Alessia Di Virgilio, a Disability Services officer at Humber College in Toronto, filed an application with the human rights tribunal four years ago, in attempt to amend the passenger Bill of Rights and ensure equal access for those wishing to take a taxi.
“This settlement will hopefully give more options for people with disabilities,” said Di Virgilio.
The case went to mediation before the Human Rights Tribunal in December 2010. Four taxi companies — including Beck, Co-Op, Royal and Scarborough Taxi — were charging flat rates on wheelchair calls.
Wheelchair riders were being illegally charged a flat rate of $25 to $35 just to lower the ramp and drive someone down the street or around the block.
According to the passenger “Bill of Rights” this service is free.
“It was a procedural nightmare,” said Matheson.
With so many parties involved, it took a long time to come to a decision. More than two years after the hearing, an agreement was reached.
“The cab companies have been charging her double and sometimes triple,” said Clara Matheson, a lawyer with the Human Rights Legal Support Centre, who represents Di Virgilio.
Toronto taxi companies are going to amend their passenger Bill of Rights and the Tariff Notice and post information in their cabs about prohibited fees.
The changes also mean that companies must train their wheelchair taxi drivers and inform them of prohibited fees and include a new system of discipline that can result in termination if drivers who don’t follow these rules.
The agreement also means customers have the right to find out what penalties were handed out because of their complaints.
“This is illegal and if it happens to someone they need to complain to the city of Toronto and the city licensing division as they have the power to revoke licences. But also complain to the taxi companies themselves and bring this illegal fare to their attention,” said Matheson.
“This decision would apply to any taxi anywhere, but in particular here in Toronto,” she said.
The decision allows people with disabilities the opportunity to afford transportation just the same as an abled body customer would.
Wheel Trans, which costs the same as a ride on the TTC, takes Di Virgilio to work every day. It makes sense for her, because she has a fixed work schedule.
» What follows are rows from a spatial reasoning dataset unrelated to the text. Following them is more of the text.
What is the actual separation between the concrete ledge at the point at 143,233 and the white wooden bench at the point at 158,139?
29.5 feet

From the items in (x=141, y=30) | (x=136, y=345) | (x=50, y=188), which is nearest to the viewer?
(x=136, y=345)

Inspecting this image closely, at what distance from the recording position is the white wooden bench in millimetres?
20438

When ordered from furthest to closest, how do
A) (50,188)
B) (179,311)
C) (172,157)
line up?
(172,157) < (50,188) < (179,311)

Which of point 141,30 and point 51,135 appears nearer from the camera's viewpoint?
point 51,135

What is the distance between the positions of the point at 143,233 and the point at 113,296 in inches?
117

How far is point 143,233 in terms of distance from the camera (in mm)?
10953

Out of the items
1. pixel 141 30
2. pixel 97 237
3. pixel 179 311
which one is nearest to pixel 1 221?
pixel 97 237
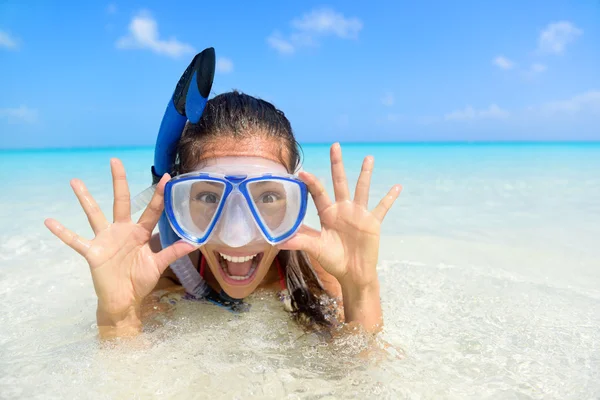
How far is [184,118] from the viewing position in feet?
7.19

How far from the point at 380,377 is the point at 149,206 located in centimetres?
123

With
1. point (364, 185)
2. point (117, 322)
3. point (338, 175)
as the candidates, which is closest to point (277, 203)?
point (338, 175)

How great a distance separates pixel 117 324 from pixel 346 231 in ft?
3.76

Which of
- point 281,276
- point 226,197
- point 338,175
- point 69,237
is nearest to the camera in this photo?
point 69,237

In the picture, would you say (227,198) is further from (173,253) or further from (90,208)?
(90,208)

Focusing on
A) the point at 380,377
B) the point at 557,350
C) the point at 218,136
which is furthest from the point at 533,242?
the point at 218,136

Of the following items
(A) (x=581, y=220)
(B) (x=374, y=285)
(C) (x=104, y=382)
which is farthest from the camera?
(A) (x=581, y=220)

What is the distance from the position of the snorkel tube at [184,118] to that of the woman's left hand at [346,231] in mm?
646

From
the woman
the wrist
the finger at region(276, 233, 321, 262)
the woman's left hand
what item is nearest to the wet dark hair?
the woman

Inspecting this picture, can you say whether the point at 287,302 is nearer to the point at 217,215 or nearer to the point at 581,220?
the point at 217,215

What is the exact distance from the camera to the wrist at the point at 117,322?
1935mm

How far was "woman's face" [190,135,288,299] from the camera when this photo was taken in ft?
6.32

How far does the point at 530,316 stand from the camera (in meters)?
2.42

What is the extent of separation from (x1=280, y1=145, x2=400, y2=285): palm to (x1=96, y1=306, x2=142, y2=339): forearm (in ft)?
2.61
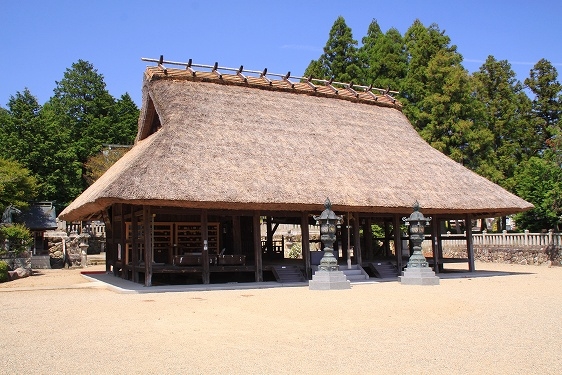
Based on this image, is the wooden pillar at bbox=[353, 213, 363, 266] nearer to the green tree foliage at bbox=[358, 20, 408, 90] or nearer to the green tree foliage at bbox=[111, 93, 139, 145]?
the green tree foliage at bbox=[358, 20, 408, 90]

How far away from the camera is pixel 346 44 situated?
42062 mm

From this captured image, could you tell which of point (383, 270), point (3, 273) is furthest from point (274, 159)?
point (3, 273)

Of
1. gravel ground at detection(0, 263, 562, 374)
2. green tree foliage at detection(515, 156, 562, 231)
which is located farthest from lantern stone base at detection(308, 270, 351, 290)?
green tree foliage at detection(515, 156, 562, 231)

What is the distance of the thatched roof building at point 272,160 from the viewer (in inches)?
625

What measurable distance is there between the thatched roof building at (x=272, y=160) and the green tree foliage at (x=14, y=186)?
22.3 feet

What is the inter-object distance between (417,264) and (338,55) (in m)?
27.6

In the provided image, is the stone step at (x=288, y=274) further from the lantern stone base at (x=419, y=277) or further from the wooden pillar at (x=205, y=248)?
the lantern stone base at (x=419, y=277)

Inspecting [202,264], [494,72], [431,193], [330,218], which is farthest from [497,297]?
[494,72]

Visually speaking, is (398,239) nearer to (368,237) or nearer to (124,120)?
(368,237)

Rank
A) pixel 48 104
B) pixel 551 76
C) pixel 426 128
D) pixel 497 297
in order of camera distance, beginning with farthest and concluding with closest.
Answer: pixel 48 104
pixel 551 76
pixel 426 128
pixel 497 297

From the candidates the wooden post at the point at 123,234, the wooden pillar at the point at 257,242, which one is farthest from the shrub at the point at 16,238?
the wooden pillar at the point at 257,242

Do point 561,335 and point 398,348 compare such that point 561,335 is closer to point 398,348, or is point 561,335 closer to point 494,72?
point 398,348

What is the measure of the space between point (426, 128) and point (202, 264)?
2159 cm

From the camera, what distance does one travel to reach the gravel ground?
632 cm
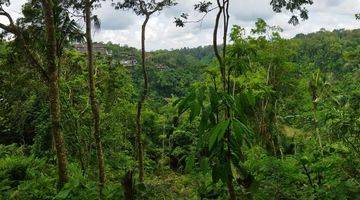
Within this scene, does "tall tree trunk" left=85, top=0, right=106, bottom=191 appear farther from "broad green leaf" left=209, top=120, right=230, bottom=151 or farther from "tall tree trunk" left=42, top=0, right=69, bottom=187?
"broad green leaf" left=209, top=120, right=230, bottom=151

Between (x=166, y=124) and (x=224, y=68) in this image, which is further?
(x=166, y=124)

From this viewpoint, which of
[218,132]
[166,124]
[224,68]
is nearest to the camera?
[218,132]

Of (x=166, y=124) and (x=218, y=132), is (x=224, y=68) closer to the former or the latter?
(x=218, y=132)

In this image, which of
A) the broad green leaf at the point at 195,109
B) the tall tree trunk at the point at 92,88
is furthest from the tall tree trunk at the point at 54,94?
the broad green leaf at the point at 195,109

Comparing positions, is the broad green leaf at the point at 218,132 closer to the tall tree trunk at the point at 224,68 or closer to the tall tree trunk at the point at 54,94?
the tall tree trunk at the point at 224,68

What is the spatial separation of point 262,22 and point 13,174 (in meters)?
18.3

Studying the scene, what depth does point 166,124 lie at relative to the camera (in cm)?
3425

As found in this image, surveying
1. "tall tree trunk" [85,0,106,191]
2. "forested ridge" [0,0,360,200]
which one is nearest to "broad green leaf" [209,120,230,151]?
"forested ridge" [0,0,360,200]

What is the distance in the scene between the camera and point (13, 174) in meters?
10.8

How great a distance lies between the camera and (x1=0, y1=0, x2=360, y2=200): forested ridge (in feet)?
11.8

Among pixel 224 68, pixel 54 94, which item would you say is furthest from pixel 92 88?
pixel 224 68

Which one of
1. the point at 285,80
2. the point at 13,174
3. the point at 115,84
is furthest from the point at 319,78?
the point at 13,174

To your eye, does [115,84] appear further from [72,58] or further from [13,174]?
[13,174]

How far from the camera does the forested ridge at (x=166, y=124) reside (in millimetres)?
3604
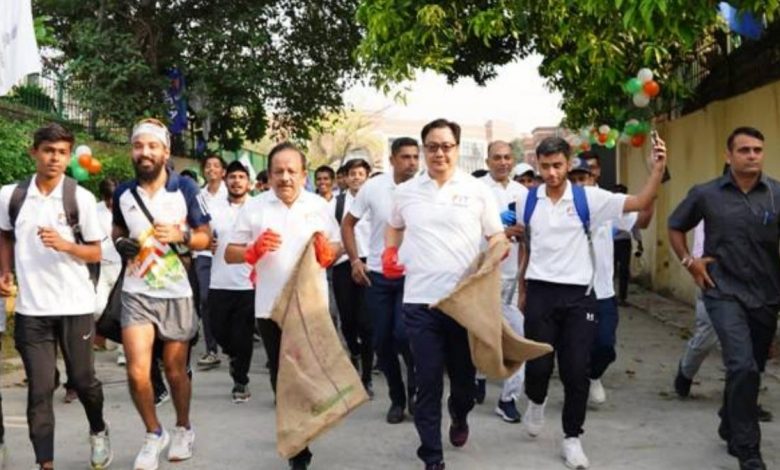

But she said the service does have some limitations.
“They don’t do an on-demand service,” she said. “You are likely to pick up other people along the way, you don’t usually get a direct ride and sometimes they’re late.”
“On top of that if you have an appointment and the appointment runs late you can’t change your appointment.”
Di Virgilio told Humber News that she is is proud of her role in the enforcement of the law, despite the decision taking longer than expected.
“This is the first step of many and right now hopefully there will be a lot of awareness,” she said. “If taxi companies continue to charge a flat rate, that people will complain to the companies and the city.”
She hopes one day it will simply be common practice.
Di Virgilio considers herself an activist, but admits she’s a little leery about acting as a spokesperson or a role model.
“It’s difficult to speak on behalf of people with disabilities, but I am just trying to do my part,” she said. “Transportation is an important issue for people with disabilities.”
Andrew Poulos, Disabilities Services manager at Humber’s North Campus, believes this is a landmark case.
“The thing that often happens is that people with disabilities are often penalized as a result of their disability and that really needs to be eliminated,” said Poulos. “I think it’s great for Alessia, great for Humber and great for the department.”
Poulos says, Di Virgilio is a great model for the students.
“A lot of what our counselors talk to students about is self-advocacy,” he said. “Getting to know your disability and advocating for yourself, is important because if you don’t, who’s going to do it.
“In this case Alessia did it, not only for herself but for many people. I think she’s really a great role model for our students and people with disabilities in general.”